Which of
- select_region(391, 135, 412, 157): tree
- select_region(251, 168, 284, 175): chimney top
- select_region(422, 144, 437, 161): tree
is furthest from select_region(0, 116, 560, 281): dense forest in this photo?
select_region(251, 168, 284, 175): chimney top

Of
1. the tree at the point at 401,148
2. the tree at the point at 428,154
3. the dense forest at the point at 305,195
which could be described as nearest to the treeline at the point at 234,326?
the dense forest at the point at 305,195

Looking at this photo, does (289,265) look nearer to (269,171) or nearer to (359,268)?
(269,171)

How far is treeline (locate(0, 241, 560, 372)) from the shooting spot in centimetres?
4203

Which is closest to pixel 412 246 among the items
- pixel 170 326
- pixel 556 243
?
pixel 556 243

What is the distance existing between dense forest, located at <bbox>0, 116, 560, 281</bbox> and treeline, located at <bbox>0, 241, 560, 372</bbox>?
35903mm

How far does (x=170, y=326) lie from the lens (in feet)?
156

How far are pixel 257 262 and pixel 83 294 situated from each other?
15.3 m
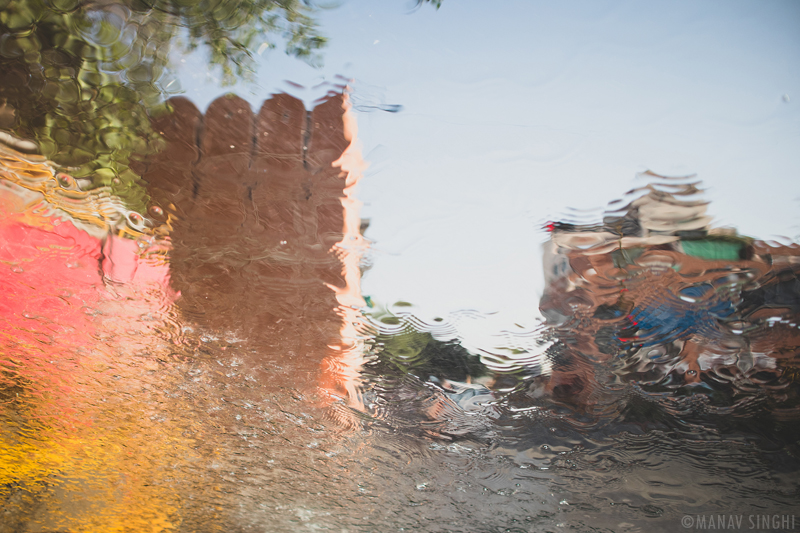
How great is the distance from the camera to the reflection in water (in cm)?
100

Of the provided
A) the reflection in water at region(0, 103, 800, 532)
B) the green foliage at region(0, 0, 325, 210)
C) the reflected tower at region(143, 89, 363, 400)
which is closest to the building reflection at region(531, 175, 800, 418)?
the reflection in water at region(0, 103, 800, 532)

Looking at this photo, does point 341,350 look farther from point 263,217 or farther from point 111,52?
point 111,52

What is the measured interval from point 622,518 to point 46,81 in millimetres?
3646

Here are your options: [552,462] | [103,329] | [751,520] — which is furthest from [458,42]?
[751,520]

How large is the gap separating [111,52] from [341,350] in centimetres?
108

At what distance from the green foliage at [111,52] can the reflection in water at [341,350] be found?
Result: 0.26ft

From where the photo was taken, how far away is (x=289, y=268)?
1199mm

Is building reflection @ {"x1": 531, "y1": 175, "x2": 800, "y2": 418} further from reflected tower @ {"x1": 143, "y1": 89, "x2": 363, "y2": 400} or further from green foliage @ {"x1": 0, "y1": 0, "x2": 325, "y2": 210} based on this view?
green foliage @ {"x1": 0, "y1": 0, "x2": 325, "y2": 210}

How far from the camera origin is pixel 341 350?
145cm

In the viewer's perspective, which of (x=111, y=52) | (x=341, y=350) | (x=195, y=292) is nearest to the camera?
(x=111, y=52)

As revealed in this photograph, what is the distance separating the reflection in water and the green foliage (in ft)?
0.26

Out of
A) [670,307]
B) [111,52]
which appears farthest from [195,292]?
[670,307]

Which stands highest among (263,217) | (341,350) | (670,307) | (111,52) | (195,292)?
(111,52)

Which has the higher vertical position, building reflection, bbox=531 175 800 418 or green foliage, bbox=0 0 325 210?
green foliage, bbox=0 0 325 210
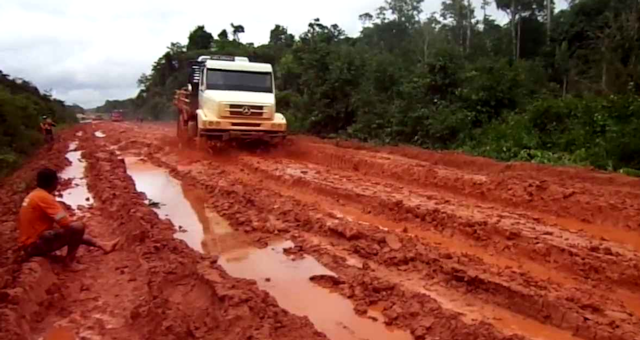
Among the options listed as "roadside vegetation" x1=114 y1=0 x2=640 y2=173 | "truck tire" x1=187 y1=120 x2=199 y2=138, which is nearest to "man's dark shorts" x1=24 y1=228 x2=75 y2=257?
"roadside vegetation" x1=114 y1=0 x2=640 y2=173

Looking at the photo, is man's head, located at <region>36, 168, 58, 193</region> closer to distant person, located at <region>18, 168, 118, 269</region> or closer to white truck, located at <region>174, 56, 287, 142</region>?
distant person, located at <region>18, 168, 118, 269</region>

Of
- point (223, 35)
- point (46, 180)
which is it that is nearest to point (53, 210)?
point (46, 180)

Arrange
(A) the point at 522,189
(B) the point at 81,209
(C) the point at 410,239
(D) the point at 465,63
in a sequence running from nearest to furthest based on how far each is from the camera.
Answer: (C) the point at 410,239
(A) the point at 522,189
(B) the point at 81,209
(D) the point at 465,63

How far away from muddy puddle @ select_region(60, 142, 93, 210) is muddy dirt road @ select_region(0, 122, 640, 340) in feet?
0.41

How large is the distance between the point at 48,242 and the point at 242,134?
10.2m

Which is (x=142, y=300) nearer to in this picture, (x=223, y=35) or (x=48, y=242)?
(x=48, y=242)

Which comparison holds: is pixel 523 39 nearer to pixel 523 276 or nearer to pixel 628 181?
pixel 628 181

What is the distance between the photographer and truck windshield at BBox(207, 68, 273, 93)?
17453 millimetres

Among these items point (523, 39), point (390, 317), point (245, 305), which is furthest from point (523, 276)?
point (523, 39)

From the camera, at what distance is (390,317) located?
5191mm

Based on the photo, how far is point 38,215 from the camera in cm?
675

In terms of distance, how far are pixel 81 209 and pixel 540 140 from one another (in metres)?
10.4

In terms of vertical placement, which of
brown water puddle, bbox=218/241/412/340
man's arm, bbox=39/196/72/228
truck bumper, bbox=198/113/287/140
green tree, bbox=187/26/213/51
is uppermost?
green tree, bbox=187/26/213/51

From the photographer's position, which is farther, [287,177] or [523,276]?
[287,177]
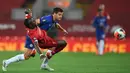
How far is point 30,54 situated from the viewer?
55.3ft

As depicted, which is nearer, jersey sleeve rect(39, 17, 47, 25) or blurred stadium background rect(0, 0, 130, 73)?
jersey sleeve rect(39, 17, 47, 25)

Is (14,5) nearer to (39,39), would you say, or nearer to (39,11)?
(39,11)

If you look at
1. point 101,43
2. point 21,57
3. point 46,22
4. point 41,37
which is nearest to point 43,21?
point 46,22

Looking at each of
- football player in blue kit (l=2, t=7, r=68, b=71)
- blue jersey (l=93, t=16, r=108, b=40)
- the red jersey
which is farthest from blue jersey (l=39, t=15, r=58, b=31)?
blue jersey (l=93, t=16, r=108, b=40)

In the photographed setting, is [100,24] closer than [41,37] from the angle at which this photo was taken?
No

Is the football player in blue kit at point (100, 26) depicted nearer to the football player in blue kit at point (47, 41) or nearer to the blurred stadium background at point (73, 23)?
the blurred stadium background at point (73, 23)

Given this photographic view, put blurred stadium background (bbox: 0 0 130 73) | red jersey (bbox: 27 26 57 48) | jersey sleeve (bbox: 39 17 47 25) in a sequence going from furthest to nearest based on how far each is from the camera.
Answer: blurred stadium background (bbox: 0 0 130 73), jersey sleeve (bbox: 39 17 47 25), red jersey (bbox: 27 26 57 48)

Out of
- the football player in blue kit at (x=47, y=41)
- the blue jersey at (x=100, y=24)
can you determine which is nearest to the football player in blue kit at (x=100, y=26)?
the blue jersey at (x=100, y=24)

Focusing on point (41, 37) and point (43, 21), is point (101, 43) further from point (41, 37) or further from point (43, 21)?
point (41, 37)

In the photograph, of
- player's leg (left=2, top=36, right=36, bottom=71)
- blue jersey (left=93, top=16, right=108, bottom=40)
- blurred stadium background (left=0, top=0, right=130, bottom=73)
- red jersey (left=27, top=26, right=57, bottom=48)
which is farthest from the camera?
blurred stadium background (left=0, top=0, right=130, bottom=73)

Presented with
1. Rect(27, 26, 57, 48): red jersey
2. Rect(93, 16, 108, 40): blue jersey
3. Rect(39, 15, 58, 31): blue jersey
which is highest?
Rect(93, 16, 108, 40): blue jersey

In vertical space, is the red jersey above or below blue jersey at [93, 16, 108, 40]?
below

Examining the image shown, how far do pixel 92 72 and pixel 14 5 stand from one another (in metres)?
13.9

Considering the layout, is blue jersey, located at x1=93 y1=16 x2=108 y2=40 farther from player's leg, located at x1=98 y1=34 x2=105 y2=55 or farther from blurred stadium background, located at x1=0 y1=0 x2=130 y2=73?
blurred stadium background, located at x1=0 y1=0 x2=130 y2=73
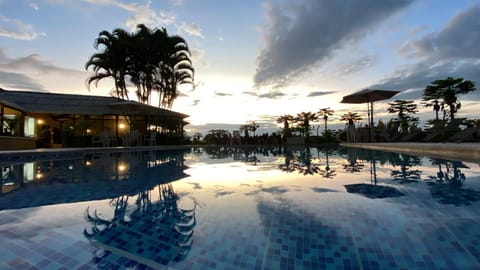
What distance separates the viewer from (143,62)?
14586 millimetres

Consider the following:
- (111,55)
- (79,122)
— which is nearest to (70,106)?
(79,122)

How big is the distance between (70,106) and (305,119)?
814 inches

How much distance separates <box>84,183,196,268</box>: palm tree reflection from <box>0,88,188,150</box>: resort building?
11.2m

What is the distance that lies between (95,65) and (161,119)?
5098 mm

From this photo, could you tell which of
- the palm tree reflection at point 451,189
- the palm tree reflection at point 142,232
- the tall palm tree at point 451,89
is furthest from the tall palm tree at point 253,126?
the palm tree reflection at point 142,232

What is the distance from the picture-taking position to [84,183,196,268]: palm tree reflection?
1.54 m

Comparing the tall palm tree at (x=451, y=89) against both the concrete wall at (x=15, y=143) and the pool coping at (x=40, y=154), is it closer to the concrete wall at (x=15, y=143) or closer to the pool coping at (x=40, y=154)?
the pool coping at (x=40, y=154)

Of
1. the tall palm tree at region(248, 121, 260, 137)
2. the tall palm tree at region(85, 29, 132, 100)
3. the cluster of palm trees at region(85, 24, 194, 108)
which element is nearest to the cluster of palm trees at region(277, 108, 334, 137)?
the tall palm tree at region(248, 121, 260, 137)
==
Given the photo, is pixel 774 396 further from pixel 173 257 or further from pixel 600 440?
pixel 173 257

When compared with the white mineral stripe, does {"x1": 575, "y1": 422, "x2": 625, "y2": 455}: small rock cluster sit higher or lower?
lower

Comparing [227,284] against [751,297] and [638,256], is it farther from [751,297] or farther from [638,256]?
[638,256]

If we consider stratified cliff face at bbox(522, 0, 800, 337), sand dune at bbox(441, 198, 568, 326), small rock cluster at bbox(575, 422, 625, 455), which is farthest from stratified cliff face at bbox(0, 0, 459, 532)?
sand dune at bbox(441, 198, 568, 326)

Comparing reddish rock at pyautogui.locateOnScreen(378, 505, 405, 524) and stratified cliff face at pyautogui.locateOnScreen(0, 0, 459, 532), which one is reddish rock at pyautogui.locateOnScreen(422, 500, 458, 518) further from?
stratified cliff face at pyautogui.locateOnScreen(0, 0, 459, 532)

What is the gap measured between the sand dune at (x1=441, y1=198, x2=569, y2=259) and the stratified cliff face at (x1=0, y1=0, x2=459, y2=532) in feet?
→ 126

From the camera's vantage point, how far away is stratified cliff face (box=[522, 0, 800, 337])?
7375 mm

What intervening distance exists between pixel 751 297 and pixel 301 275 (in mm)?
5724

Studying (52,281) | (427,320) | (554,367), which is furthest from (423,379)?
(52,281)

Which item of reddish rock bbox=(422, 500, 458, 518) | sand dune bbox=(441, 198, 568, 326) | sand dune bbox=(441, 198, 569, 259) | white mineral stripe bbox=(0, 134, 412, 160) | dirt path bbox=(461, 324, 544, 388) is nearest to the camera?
* * *
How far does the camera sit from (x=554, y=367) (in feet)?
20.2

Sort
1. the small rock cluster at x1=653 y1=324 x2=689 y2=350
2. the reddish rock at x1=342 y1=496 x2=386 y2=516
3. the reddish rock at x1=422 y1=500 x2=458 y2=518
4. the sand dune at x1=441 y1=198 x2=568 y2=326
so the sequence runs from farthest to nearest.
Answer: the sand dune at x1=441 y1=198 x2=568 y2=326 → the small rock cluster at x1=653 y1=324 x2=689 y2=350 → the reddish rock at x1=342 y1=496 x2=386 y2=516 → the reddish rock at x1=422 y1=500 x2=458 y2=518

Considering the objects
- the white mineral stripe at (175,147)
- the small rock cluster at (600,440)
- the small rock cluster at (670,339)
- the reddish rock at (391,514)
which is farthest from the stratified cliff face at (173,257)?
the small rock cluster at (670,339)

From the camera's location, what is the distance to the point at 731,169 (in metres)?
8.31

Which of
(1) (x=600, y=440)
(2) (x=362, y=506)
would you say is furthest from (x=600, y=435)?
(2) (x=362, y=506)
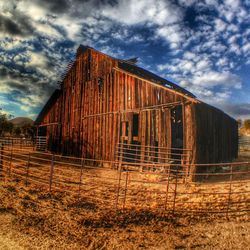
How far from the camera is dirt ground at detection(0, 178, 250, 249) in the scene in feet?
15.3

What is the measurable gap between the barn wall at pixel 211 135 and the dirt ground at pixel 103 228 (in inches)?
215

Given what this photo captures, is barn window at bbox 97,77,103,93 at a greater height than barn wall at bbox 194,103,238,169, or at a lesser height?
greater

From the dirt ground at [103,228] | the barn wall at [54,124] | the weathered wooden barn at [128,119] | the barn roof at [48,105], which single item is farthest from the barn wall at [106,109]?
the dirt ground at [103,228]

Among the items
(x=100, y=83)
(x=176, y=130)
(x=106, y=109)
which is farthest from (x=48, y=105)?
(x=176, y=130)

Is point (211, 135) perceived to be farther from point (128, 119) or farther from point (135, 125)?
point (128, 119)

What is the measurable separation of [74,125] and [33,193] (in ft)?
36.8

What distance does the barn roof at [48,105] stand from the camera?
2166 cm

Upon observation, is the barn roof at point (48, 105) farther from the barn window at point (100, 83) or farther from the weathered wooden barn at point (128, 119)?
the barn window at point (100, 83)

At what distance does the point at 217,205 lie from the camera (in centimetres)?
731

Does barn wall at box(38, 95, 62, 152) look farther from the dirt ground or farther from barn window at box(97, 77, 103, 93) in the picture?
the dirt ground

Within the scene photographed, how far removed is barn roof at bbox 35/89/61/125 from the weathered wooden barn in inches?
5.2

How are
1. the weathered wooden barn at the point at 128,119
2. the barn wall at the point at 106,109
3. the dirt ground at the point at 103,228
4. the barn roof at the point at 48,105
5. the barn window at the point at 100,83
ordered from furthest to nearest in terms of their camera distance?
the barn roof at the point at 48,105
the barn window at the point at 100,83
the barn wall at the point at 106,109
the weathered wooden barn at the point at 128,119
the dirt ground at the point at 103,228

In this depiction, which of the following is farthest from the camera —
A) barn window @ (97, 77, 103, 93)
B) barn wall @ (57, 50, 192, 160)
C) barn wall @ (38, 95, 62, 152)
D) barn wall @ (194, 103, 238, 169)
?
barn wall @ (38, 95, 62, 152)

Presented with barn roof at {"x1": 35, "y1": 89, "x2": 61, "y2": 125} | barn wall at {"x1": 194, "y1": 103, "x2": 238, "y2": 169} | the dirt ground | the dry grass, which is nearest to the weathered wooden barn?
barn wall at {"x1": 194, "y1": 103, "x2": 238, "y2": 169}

▶ **TASK REQUIREMENTS**
Rewrite the records from the line that has "What intervening distance" through the line that has "Which item of", replacing "furthest" with "farthest" and changing nothing else. Return only those lines.

▶ **SOLUTION**
What intervening distance exists between pixel 751 297 and pixel 301 275 (in mm)?
5724

Studying (52,281) | (427,320) | (554,367), which is farthest from (423,379)?
(52,281)

Which item of reddish rock bbox=(422, 500, 458, 518) | sand dune bbox=(441, 198, 568, 326) | sand dune bbox=(441, 198, 569, 259) | white mineral stripe bbox=(0, 134, 412, 160) | dirt path bbox=(461, 324, 544, 388) is nearest to the camera?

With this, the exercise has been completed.